Texto de estudio =>

Haría un volumen si quisiera reproducir todo este monólogo, podría decir este drama. ¡Cuántos sufrimientos exhala! Este pobre enfermo, enfermado en medio de gente que no conoce, amarrado por ellos en su cama por un motivo harto legítimo, pero al cual no se rinde, atormentado por las ideas de muerte, de asesinato, se cree llegado a la hora suprema, y esta noche podría estar con los ¡malditos! Entonces esta necesidad corrosiva de una atroz venganza, este coro del infierno que vuelve siempre, esta sed de sangre en comparación con aquella de Marat parece un hombre tímido, esta evocación de criminales, todo esto con una apariencia de lógica, con un frío cálculo, con los cantos unas veces suaves, otras grotescos; es una mezcla atroz, inimaginable, imposible y sin embargo real.

El acceso dura hasta el fin de la noche. Durante el día el enfermo está metido en el baño; se calma un poco; promete estar tranquilo si no se lo vuelve a amarrar, y sostiene su palabra; aún está verborrágico, estremecido, delirante, pero no agitado. Pasa la noche bien y, al día siguiente la razón es casi completa. Durante aún un mes, M. Nicolas conserva una gran disposición a agitarse; él es inversamente al resto del mundo, de una exigencia extrema; amenaza, y si se lo contraría, se vuelve furioso; asegura que cuando él quiera parecerá loco como durante la noche o gritará; protesta a la vez contra toda imputación de locura, y como ha leído mucho, se basa en la opinión de ciertos autores modernos que, oyéndolos, habrían estado suficientemente avergonzados de responderle. "Según M. M. tales y cuales, decía él, para ser loco es necesario hablar o actuar sin saber lo que se hace o lo que se dice; o, como yo digo siempre a uno y a otro, resulta que yo no estoy loco."

El lector querrá creer que yo no pongo estas palabras en la boca de M. Nicolas para tener la ocasión de criticar las opiniones que no son las mías. Narro lo que oí, nada más. Pero la lección es buena y no debe ser perdida. M. Nicolas agrega aún: "Usted debe soportar todo lo que proviene de un alienado; un alienado lo mataría porque usted no tendría el derecho de darle un golpecito." Y como se ve enfermo bajo la imputación de locura, en sus malos momentos, él habrá ciertamente matado a su médico o a uno de sus guardianes, al que quisiera, seguro de que la ley lo excusará. Es sin embargo un hombre fuertemente gentil, de un carácter hirviente, pero sin ninguna maldad. Su exaltación, su cólera, sus pensamientos homicidas eran únicamente efecto de su enfermedad.

Ejercicios =>
A - Indica si cada afirmación concuerda con el texto sobre M. Nicolas, con un sí o un no y la cita literal de las palabras del texto que lo deciden. (i) Durante el día, en el baño, el enfermo se calma un poco. (ii) M. Nicolas no cumple su promesa de estar tranquilo. (iii) M. Nicolas es un hombre con maldad.
B - Copia, por favor, el fragmento del texto sobre M. Nicolas comprendido entre "El lector querrá" y "de su enfermedad.", ambos incluidos.
Los registros no tienen ningún papel aquí.

Datos para revisar =>
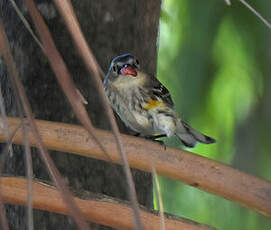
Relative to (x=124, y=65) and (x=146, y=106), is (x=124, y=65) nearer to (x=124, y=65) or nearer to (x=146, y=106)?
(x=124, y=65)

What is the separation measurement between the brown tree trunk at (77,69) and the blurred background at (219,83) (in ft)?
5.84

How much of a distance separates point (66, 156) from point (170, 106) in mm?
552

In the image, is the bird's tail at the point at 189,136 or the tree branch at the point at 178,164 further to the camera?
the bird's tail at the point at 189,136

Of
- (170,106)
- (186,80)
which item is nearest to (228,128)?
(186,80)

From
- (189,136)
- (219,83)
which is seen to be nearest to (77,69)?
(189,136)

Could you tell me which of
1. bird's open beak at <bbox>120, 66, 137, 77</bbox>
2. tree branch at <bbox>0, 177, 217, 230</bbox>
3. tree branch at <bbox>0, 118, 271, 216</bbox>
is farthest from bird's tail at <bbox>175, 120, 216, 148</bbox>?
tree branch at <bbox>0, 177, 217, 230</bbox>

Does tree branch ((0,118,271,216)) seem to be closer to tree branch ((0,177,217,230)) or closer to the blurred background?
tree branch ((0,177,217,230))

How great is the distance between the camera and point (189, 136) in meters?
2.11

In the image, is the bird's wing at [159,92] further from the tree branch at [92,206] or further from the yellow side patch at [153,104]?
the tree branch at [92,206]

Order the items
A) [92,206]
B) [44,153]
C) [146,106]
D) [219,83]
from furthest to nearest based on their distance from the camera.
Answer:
...
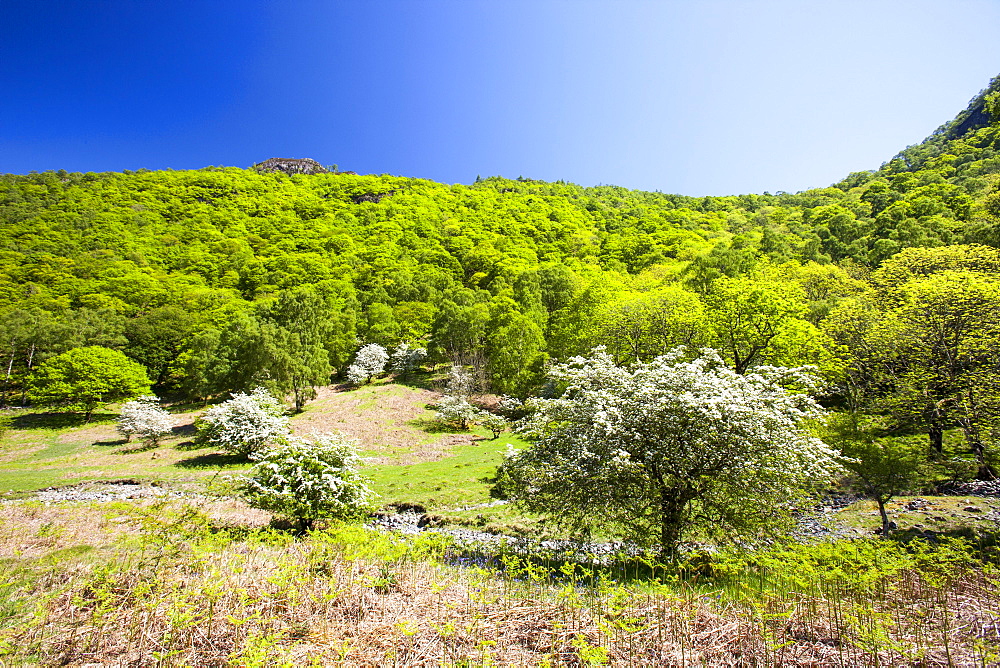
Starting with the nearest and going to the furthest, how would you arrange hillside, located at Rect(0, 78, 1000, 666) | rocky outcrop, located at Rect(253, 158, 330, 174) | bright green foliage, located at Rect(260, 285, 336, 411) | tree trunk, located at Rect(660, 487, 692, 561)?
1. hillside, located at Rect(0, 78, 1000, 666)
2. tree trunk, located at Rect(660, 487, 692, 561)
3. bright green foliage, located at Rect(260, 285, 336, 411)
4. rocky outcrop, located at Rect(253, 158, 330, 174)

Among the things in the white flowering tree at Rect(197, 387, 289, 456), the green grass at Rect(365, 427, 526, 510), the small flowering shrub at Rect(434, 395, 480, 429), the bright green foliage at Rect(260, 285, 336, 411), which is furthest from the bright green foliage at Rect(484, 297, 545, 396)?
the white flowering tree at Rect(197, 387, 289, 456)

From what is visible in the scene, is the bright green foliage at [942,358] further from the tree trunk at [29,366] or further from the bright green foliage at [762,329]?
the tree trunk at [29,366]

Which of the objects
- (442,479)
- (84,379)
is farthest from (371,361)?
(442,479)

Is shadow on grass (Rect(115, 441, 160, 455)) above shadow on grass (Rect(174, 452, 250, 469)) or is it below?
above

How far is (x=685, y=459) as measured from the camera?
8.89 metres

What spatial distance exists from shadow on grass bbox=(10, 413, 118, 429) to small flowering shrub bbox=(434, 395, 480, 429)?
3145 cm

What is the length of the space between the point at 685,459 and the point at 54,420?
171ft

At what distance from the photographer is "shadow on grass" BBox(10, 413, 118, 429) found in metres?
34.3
---
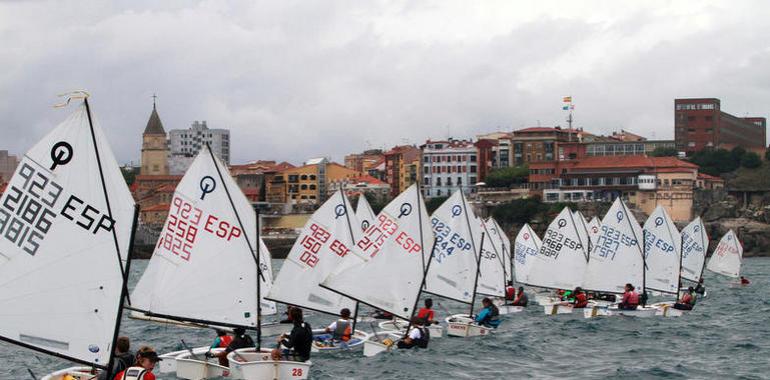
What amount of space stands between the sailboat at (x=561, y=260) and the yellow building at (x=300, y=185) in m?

Respuestas numeradas =>
A -
(i) Sí: "Durante el día el enfermo está metido en el baño; se calma un poco"
(ii) No: "promete estar tranquilo si no se lo vuelve a amarrar, y sostiene su palabra"
(iii) No: "Es sin embargo un hombre fuertemente gentil, de un carácter hirviente, pero sin ninguna maldad."

B -
El lector querrá creer que yo no pongo estas palabras en la boca de M. Nicolas para tener la ocasión de criticar las opiniones que no son las mías. Narro lo que oí, nada más. Pero la lección es buena y no debe ser perdida. M. Nicolas agrega aún: "Usted debe soportar todo lo que proviene de un alienado; un alienado lo mataría porque usted no tendría el derecho de darle un golpecito." Y como se ve enfermo bajo la imputación de locura, en sus malos momentos, él habrá ciertamente matado a su médico o a uno de sus guardianes, al que quisiera, seguro de que la ley lo excusará. Es sin embargo un hombre fuertemente gentil, de un carácter hirviente, pero sin ninguna maldad. Su exaltación, su cólera, sus pensamientos homicidas eran únicamente efecto de su enfermedad.